# Maximale HDD-Größe an Asus TUSL2-C



## plonk (1. Oktober 2004)

Moin Leute,
ich wollte mir für meinen Rechner entlich mal eine neue Festplatte kaufen (hab an 160 GB gedacht). Nun frage ich micht, ob der Controller auf meinem Mainboard überhaupt mit so großen Festplatten zurechtkommt (Asus TUSL2-C, i815EP-Chipsatz, 2002 gekauft).

Falls das klappen sollte hab ich noch eine andere Frage:
Welcher HDD-Hersteller ist zur Zeit der Beste? Hab mir damals eine IBM-Platte gekauft, die sollen aber nicht mehr so gut sein.

Danke,
plonk


----------



## Mbnightmare (2. Oktober 2004)

Habe bei mir eine 120GB an dem Board laufen. Welche max. Größe jetzt genau geht weiß ich nicht. Am besten auf http://www.asuscom.de schauen, im Download-Bereich -> Bios-Update und dann in den Beschreibungen könnte es sein das du dort auch noch Info´s findest. Ansonsten   hilft bei sowas auch weiter.
* * * *
**AUFGABE 1:** Gib aus dem Thread über die maximale Festplattengröße am Asus TUSL2-C die Passage von "# Maximale HDD-Größe" bis "so gut sein." wortgetreu aus.
**AUFGABE 2:** Wie geht der Thread über die maximale Festplattengröße am Asus TUSL2-C weiter? Setze ihn im Anschluss an seinen letzten Satz fort.

**BEREITGESTELLTES MATERIAL:**
* * * *
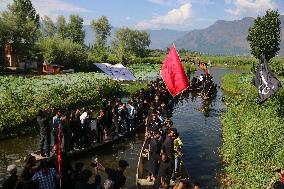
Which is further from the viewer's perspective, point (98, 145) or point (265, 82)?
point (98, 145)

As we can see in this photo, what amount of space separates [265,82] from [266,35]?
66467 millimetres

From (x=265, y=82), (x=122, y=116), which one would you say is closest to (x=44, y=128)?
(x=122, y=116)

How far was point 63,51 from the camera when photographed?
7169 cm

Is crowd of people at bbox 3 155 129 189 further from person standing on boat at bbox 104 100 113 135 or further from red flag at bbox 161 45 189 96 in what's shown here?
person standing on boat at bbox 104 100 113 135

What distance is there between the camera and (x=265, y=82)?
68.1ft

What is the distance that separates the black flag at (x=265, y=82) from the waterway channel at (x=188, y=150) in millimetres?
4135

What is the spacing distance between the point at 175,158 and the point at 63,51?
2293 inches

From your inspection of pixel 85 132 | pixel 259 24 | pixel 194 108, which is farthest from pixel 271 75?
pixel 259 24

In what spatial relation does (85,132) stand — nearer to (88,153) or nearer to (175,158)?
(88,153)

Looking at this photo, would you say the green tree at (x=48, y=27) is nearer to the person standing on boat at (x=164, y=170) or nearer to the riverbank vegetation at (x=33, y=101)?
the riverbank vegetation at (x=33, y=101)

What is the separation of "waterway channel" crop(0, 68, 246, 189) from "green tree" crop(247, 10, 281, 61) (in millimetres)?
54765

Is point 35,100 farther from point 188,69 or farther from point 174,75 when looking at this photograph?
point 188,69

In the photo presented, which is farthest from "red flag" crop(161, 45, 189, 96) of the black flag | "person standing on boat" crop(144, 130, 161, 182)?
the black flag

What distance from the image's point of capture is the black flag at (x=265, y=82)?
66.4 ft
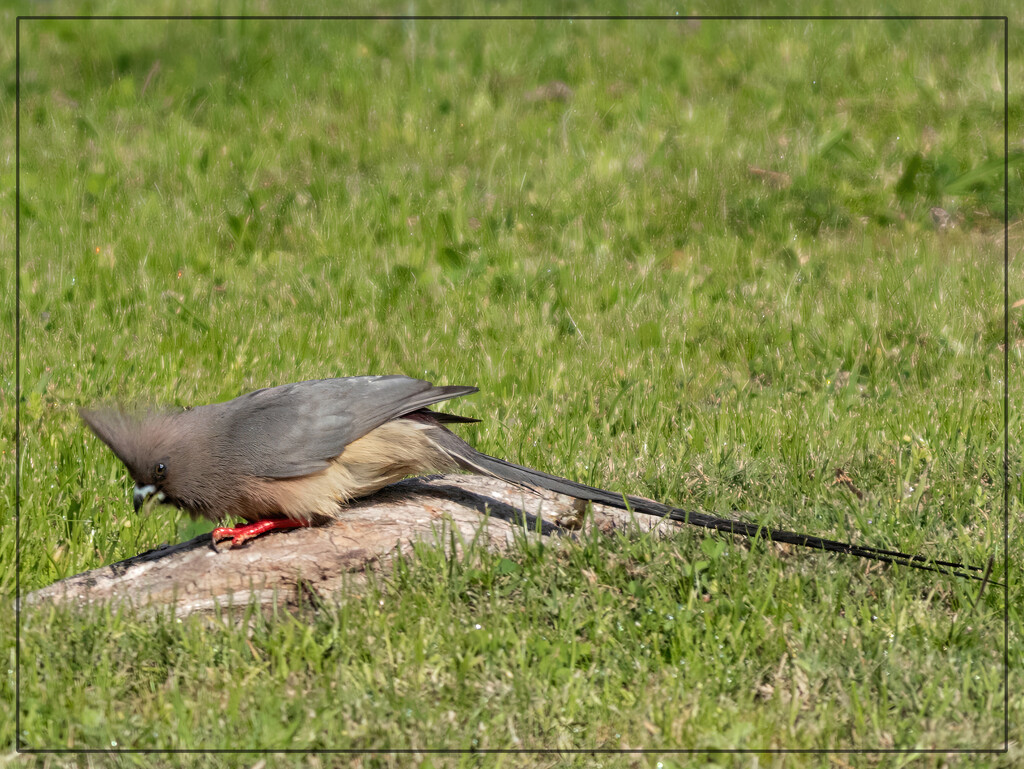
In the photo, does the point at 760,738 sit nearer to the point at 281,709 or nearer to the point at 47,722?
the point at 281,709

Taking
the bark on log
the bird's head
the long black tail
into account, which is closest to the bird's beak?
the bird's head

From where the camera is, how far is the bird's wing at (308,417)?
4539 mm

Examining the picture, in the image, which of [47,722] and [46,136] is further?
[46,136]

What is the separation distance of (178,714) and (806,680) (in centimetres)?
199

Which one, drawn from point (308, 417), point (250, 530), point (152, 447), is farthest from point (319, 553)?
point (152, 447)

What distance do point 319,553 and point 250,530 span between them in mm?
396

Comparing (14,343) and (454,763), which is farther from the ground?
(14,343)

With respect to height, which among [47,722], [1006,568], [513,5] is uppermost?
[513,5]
* * * *
**ERGEBNIS 1:**
# Maximale HDD-Größe an Asus TUSL2-C



## plonk (1. Oktober 2004)

Moin Leute,
ich wollte mir für meinen Rechner entlich mal eine neue Festplatte kaufen (hab an 160 GB gedacht). Nun frage ich micht, ob der Controller auf meinem Mainboard überhaupt mit so großen Festplatten zurechtkommt (Asus TUSL2-C, i815EP-Chipsatz, 2002 gekauft).

Falls das klappen sollte hab ich noch eine andere Frage:
Welcher HDD-Hersteller ist zur Zeit der Beste? Hab mir damals eine IBM-Platte gekauft, die sollen aber nicht mehr so gut sein.

**ERGEBNIS 2:**
2. IBM Festplatten gibt es jetzt sowieso nicht mehr, IBM hat alles an Hitachi verkauft, sind aber noch die gleichen Platten. Wir verkaufen bei uns die Firma nur Hitachi Platten und sind sehr zufrieden damit. Hatten damals mit den 40GB Platten ein paar Schwierigkeiten aber jetzt laufen die sehr ordentlich.


----------



## alois (3. Oktober 2004)

Solange es nicht die Serie IC35L0* ist, die komplette Produktionsserie hatte minderwertige Kugellager und eine durchschnittliche Lebensdauer von 3-5 Monaten. Ich hab gehört die Samsung-HDDs sind im Moment am leisesten und zuverlässigsten.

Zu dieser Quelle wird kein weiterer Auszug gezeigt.